• Task goal:
Convert the listing below into a Markdown table with two columns, Row and Line. Number each non-blank line in Row, put its wording in Line, and leave out the blank lines.
-- start of Supplied information --
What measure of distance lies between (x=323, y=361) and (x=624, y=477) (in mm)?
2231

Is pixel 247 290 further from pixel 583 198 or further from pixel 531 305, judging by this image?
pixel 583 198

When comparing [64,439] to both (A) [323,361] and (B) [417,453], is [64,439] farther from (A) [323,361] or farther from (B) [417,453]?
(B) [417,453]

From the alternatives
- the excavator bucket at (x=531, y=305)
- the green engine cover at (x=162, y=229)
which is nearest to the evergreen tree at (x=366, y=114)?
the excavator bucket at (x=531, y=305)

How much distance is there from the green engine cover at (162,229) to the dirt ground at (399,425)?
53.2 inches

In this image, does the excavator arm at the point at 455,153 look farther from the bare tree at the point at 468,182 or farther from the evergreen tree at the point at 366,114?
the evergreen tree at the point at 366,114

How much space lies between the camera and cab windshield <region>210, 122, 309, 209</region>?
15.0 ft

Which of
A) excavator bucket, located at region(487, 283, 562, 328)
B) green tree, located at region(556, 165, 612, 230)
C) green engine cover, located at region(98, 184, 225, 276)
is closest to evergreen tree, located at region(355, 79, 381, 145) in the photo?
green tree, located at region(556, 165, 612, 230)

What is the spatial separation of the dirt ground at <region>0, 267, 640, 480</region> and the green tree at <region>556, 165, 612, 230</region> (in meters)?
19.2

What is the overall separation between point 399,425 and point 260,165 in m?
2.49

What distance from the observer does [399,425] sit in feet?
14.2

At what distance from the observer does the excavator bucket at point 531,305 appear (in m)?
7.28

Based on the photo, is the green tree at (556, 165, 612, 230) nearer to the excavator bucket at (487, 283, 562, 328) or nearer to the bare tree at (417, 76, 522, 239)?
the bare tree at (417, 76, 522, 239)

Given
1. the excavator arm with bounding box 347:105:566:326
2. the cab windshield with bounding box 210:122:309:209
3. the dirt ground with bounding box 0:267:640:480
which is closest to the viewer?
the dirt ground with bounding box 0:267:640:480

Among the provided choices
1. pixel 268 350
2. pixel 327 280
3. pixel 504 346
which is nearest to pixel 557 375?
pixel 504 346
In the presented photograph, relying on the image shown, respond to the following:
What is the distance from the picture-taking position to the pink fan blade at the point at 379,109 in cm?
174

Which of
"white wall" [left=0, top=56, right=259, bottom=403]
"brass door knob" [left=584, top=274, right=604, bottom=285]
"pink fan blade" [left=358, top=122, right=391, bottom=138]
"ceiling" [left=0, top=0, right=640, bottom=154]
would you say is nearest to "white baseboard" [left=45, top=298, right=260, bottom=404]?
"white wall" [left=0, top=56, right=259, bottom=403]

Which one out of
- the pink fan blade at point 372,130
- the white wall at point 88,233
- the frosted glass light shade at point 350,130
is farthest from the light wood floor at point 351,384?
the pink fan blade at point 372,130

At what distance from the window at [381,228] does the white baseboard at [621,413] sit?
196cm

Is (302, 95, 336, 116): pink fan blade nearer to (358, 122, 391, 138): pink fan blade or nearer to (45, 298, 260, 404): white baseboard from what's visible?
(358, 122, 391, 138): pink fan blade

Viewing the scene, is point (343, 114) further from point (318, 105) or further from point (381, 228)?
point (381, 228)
-- end of Supplied information --
• Solution to this exercise:
| Row | Line |
|---|---|
| 1 | What measure of distance lies between (x=323, y=361) and (x=624, y=477) (in mm)? |
| 2 | 2231 |
| 3 | Is pixel 247 290 further from pixel 583 198 or further from pixel 531 305, judging by this image? |
| 4 | pixel 583 198 |
| 5 | When comparing [64,439] to both (A) [323,361] and (B) [417,453], is [64,439] farther from (A) [323,361] or farther from (B) [417,453]? |
| 6 | (B) [417,453] |
| 7 | From the alternatives |
| 8 | - the excavator bucket at (x=531, y=305) |
| 9 | - the green engine cover at (x=162, y=229) |
| 10 | which is nearest to the evergreen tree at (x=366, y=114)? |
| 11 | the excavator bucket at (x=531, y=305) |
| 12 | How much distance is there from the green engine cover at (162,229) to the dirt ground at (399,425)? |
| 13 | 53.2 inches |
| 14 | In this image, does the excavator arm at the point at 455,153 look farther from the bare tree at the point at 468,182 or farther from the evergreen tree at the point at 366,114? |
| 15 | the evergreen tree at the point at 366,114 |
| 16 | How much space lies between the camera and cab windshield <region>210, 122, 309, 209</region>? |
| 17 | 15.0 ft |
| 18 | Which of |
| 19 | A) excavator bucket, located at region(487, 283, 562, 328) |
| 20 | B) green tree, located at region(556, 165, 612, 230) |
| 21 | C) green engine cover, located at region(98, 184, 225, 276) |
| 22 | is closest to evergreen tree, located at region(355, 79, 381, 145) in the photo? |
| 23 | green tree, located at region(556, 165, 612, 230) |
| 24 | What is the spatial separation of the dirt ground at <region>0, 267, 640, 480</region> and the green tree at <region>556, 165, 612, 230</region> (in meters)? |
| 25 | 19.2 |
| 26 | What is the overall separation between point 399,425 and point 260,165 in m? |
| 27 | 2.49 |
| 28 | What distance from the observer does [399,425] sit in feet? |
| 29 | 14.2 |
| 30 | At what distance from the observer does the excavator bucket at point 531,305 appear (in m)? |
| 31 | 7.28 |
| 32 | Based on the photo, is the green tree at (556, 165, 612, 230) nearer to the excavator bucket at (487, 283, 562, 328) or nearer to the bare tree at (417, 76, 522, 239)? |
| 33 | the bare tree at (417, 76, 522, 239) |
| 34 | Given |
| 35 | 1. the excavator arm with bounding box 347:105:566:326 |
| 36 | 2. the cab windshield with bounding box 210:122:309:209 |
| 37 | 3. the dirt ground with bounding box 0:267:640:480 |
| 38 | which is closest to the viewer? |
| 39 | the dirt ground with bounding box 0:267:640:480 |
| 40 | Among the provided choices |
| 41 | 1. pixel 268 350 |
| 42 | 2. pixel 327 280 |
| 43 | 3. pixel 504 346 |
| 44 | which is nearest to pixel 557 375? |
| 45 | pixel 504 346 |
| 46 | In the presented photograph, relying on the image shown, respond to the following: |
| 47 | What is the distance from the picture-taking position to the pink fan blade at the point at 379,109 in cm? |
| 48 | 174 |
| 49 | Which of |
| 50 | "white wall" [left=0, top=56, right=259, bottom=403] |
| 51 | "brass door knob" [left=584, top=274, right=604, bottom=285] |
| 52 | "pink fan blade" [left=358, top=122, right=391, bottom=138] |
| 53 | "ceiling" [left=0, top=0, right=640, bottom=154] |
| 54 | would you say is nearest to "white baseboard" [left=45, top=298, right=260, bottom=404]? |
| 55 | "white wall" [left=0, top=56, right=259, bottom=403] |
| 56 | Which one out of |
| 57 | - the pink fan blade at point 372,130 |
| 58 | - the white wall at point 88,233 |
| 59 | - the frosted glass light shade at point 350,130 |
| 60 | is farthest from the light wood floor at point 351,384? |
| 61 | the pink fan blade at point 372,130 |
| 62 | At what distance from the window at [381,228] does the white baseboard at [621,413] sit? |
| 63 | 196cm |
| 64 | Is (302, 95, 336, 116): pink fan blade nearer to (358, 122, 391, 138): pink fan blade or nearer to (45, 298, 260, 404): white baseboard from what's visible? |
| 65 | (358, 122, 391, 138): pink fan blade |
| 66 | Viewing the scene, is point (343, 114) further from point (318, 105) or further from point (381, 228)? |
| 67 | point (381, 228) |